::: Alıntılanan Metin
Yasemin Öztürk, 2000’lerin önemli dizileri “Üvey Baba”, “Koçum Benim”, “Kurtlar Vadisi”ndeki rolleriyle dikkat çekti. Oyuncu, karakter oyunculuğu ile hafızalara kazındı.

Öztürk, oyunculuğa nasıl başladığını şöyle anlatıyor:

“Ankara’da doğdum ve büyüdüm. Annem ev hanımı ve babam da memurdu. Daha 5 yaşındayken şarkı söylerdim. Okullarda müzik ve koro bölümündeydim. İstediğim müzikti ama lisede sahnelenen bir tiyatroda rol almam her şeyi değiştirdi.

Üniversitede yeteneğimi kullanmak istedim ve tiyatro sınavlarına girdim. Üniversiteye hazırlandığım Ardından Bilkent Üniversitesi Tiyatro Bölümü’nü kazandım. Fakat babam memur olduğu için çok heyecanlanmadı bu bölüme. Çünkü nasıl para kazanacağımı düşündüler. Ama her zaman yanımda oldular. Ailem destekledi, köstek olmadı.”
::::::
::: Listelenen Kayıtlar
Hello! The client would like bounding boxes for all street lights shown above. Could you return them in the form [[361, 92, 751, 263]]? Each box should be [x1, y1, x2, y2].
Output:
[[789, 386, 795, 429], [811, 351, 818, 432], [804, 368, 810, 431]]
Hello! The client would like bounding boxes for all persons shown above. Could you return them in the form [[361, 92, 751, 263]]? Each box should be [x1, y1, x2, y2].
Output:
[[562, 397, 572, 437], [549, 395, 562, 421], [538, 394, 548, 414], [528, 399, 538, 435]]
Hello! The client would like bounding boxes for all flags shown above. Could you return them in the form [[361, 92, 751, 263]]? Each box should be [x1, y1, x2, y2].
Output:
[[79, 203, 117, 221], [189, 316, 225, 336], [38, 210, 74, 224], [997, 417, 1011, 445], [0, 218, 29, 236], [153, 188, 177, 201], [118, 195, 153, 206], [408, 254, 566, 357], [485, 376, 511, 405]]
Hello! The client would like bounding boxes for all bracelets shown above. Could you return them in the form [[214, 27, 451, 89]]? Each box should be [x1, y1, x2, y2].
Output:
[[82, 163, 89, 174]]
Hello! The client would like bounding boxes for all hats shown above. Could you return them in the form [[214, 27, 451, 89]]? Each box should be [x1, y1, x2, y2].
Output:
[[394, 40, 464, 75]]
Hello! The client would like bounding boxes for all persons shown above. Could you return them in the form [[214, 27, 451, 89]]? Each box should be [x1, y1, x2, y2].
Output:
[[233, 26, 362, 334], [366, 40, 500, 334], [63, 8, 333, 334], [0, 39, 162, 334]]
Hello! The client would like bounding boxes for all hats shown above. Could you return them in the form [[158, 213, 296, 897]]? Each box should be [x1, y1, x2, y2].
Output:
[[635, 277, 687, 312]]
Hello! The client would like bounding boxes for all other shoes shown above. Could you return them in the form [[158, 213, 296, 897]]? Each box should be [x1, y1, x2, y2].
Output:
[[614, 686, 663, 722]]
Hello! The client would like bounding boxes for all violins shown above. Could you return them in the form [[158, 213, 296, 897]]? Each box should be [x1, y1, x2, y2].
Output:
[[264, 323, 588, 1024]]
::::::
> **Görev Ayrıntıları**:
Yasemin Öztürk hakkındaki metne göre oyuncu hangi üniversitenin tiyatro bölümünü kazanmıştır?

> **Görev Çözümü**:
Bilkent Üniversitesi Tiyatro Bölümü’nü kazanmıştır.